— START OF STORED DATA —

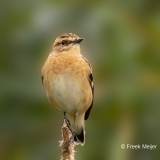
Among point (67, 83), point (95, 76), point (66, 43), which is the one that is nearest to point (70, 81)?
point (67, 83)

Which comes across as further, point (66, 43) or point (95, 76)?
point (66, 43)

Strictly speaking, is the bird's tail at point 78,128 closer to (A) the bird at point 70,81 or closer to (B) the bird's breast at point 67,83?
(A) the bird at point 70,81

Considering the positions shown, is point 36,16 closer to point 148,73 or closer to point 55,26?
point 55,26

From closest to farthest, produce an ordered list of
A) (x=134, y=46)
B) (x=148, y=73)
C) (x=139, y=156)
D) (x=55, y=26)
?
1. (x=139, y=156)
2. (x=148, y=73)
3. (x=134, y=46)
4. (x=55, y=26)

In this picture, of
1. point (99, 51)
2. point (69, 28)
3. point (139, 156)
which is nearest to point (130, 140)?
point (139, 156)

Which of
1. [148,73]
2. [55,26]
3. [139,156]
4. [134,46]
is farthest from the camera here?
[55,26]

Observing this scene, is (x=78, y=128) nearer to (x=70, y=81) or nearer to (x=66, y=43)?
A: (x=70, y=81)

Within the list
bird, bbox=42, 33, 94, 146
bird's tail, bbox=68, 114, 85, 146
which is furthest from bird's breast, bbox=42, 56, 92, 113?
bird's tail, bbox=68, 114, 85, 146
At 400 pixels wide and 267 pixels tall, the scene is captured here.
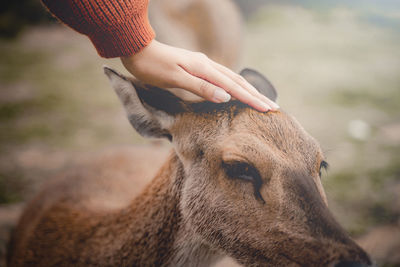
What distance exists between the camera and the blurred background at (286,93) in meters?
2.37

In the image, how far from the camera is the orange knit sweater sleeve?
1.17 metres

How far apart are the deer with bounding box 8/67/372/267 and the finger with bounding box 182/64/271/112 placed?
0.07 metres

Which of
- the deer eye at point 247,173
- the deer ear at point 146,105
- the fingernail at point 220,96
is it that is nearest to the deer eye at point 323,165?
the deer eye at point 247,173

— END OF STORED DATA —

**TASK DESCRIPTION**
Copy the records word for word, from the line containing "Which comes across" through the end of the records, leaving out the pictures.

**RESPONSE TO THIS TASK**
Which comes across as further, point (66, 43) or point (95, 76)?
point (66, 43)

Strictly speaking, is the bird's tail at point 78,128 closer to (A) the bird at point 70,81 or closer to (B) the bird's breast at point 67,83?
(A) the bird at point 70,81

Considering the positions shown, is point 36,16 closer to point 148,73 or closer to point 55,26?
point 55,26

From closest to farthest, produce an ordered list of
A) (x=134, y=46)
B) (x=148, y=73)
C) (x=139, y=156)
D) (x=55, y=26)
?
1. (x=139, y=156)
2. (x=148, y=73)
3. (x=134, y=46)
4. (x=55, y=26)

In this picture, of
1. point (99, 51)
2. point (69, 28)
3. point (139, 156)
which is nearest to point (130, 140)?
point (139, 156)

Which of
1. [148,73]
2. [55,26]
3. [139,156]
4. [134,46]
is farthest from the camera here?
[55,26]

Observing this scene, is (x=78, y=128) nearer to (x=70, y=81) or nearer to (x=66, y=43)?
A: (x=70, y=81)

Within the list
bird, bbox=42, 33, 94, 146
bird's tail, bbox=68, 114, 85, 146
which is furthest from bird's breast, bbox=42, 56, 92, 113?
bird's tail, bbox=68, 114, 85, 146
At 400 pixels wide and 267 pixels tall, the scene is captured here.
What distance exists between the camera and the blurred background at (286,93) in meters?
2.37

In the image, how far from the camera is the orange knit sweater sleeve?
1.17 metres

How far apart are the deer with bounding box 8/67/372/267 and the finger with bounding box 182/64/271/112 placed?
0.07 metres

Which of
- the deer eye at point 247,173
- the deer ear at point 146,105
- the fingernail at point 220,96
is it that is nearest to the deer eye at point 323,165?
the deer eye at point 247,173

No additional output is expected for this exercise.